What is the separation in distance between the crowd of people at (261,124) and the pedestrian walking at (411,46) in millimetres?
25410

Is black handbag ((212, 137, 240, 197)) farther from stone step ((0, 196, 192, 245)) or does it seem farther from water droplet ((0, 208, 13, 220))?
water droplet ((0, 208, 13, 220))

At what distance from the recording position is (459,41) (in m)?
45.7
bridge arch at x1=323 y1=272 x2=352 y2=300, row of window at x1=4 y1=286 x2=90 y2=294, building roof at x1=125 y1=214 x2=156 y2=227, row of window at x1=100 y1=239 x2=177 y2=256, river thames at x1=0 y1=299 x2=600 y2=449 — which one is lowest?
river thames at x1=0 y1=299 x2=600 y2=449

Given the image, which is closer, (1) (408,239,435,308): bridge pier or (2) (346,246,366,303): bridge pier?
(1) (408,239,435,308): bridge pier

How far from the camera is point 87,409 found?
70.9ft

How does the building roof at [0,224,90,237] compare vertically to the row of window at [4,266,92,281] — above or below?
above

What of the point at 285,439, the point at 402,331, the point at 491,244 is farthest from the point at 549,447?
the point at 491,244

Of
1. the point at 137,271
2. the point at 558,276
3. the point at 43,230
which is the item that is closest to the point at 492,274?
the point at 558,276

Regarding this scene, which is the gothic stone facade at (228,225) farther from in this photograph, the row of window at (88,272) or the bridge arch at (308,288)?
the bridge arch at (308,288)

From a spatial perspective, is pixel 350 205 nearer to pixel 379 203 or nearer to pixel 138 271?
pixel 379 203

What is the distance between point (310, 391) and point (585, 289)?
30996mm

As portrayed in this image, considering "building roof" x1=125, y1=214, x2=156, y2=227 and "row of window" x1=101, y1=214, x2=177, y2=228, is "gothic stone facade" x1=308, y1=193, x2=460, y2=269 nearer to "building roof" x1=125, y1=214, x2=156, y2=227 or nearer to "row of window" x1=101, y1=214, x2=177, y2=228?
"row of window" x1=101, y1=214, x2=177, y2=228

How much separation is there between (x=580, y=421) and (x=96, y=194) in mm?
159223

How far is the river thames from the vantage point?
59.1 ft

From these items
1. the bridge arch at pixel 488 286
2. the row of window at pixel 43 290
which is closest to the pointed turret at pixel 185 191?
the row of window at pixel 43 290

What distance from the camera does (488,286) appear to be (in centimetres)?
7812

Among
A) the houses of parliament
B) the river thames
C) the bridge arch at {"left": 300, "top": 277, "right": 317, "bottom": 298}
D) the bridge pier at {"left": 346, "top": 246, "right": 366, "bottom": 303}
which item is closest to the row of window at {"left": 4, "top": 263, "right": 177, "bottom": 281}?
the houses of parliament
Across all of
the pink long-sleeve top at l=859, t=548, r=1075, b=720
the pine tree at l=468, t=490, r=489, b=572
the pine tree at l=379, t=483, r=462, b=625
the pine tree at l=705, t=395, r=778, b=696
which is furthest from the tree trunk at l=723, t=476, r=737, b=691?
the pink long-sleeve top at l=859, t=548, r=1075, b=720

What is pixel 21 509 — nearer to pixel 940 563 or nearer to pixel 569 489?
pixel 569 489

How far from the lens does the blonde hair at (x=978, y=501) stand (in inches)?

^^^^

TASK GOAL: Reproduce the full listing word for word.

EXERCISE ANSWER:
What is the separation in distance between the crowd of people at (261,124) and the pedestrian walking at (411,46) in millimetres?
25410

Is black handbag ((212, 137, 240, 197)) farther from stone step ((0, 196, 192, 245)) or does it seem farther from water droplet ((0, 208, 13, 220))?
water droplet ((0, 208, 13, 220))

At what distance from the recording position is (459,41) (in m)?
45.7
bridge arch at x1=323 y1=272 x2=352 y2=300, row of window at x1=4 y1=286 x2=90 y2=294, building roof at x1=125 y1=214 x2=156 y2=227, row of window at x1=100 y1=239 x2=177 y2=256, river thames at x1=0 y1=299 x2=600 y2=449 — which one is lowest?
river thames at x1=0 y1=299 x2=600 y2=449

Given the image, which is closer, (1) (408,239,435,308): bridge pier or (2) (346,246,366,303): bridge pier?
(1) (408,239,435,308): bridge pier

How far from the camera is point 87,409 found?
70.9ft

How does the building roof at [0,224,90,237] compare vertically to the row of window at [4,266,92,281] — above or below?
above

What of the point at 285,439, the point at 402,331, the point at 491,244 is farthest from the point at 549,447?
the point at 491,244

Of
1. the point at 137,271
2. the point at 558,276
3. the point at 43,230
which is the item that is closest to the point at 492,274?
the point at 558,276

Regarding this scene, which is the gothic stone facade at (228,225) farther from in this photograph, the row of window at (88,272) or the bridge arch at (308,288)?
the bridge arch at (308,288)

From a spatial perspective, is pixel 350 205 nearer to pixel 379 203 or nearer to pixel 138 271?
pixel 379 203

What is the distance between point (310, 391) and point (585, 289)?
30996mm

As portrayed in this image, considering "building roof" x1=125, y1=214, x2=156, y2=227 and "row of window" x1=101, y1=214, x2=177, y2=228, is "gothic stone facade" x1=308, y1=193, x2=460, y2=269 nearer to "building roof" x1=125, y1=214, x2=156, y2=227 or nearer to "row of window" x1=101, y1=214, x2=177, y2=228?
"row of window" x1=101, y1=214, x2=177, y2=228

How much separation is there between (x=580, y=421) and (x=96, y=194) in mm?
159223

How far is the river thames from the vantage point?
59.1 ft

From these items
1. the bridge arch at pixel 488 286
2. the row of window at pixel 43 290
which is closest to the pointed turret at pixel 185 191?
the row of window at pixel 43 290

What distance from the camera does (488,286) appear to be (in centimetres)?
7812

Among
A) the houses of parliament
B) the river thames
C) the bridge arch at {"left": 300, "top": 277, "right": 317, "bottom": 298}
D) the bridge pier at {"left": 346, "top": 246, "right": 366, "bottom": 303}
which item is closest to the row of window at {"left": 4, "top": 263, "right": 177, "bottom": 281}?
the houses of parliament
Across all of
the pink long-sleeve top at l=859, t=548, r=1075, b=720
the pine tree at l=468, t=490, r=489, b=572
the pine tree at l=379, t=483, r=462, b=625
the pine tree at l=705, t=395, r=778, b=696
which is furthest from the tree trunk at l=723, t=476, r=737, b=691?
the pink long-sleeve top at l=859, t=548, r=1075, b=720

What is pixel 21 509 — nearer to pixel 940 563 or nearer to pixel 569 489?
pixel 569 489

How far from the lens does the blonde hair at (x=978, y=501) stand (in inches)?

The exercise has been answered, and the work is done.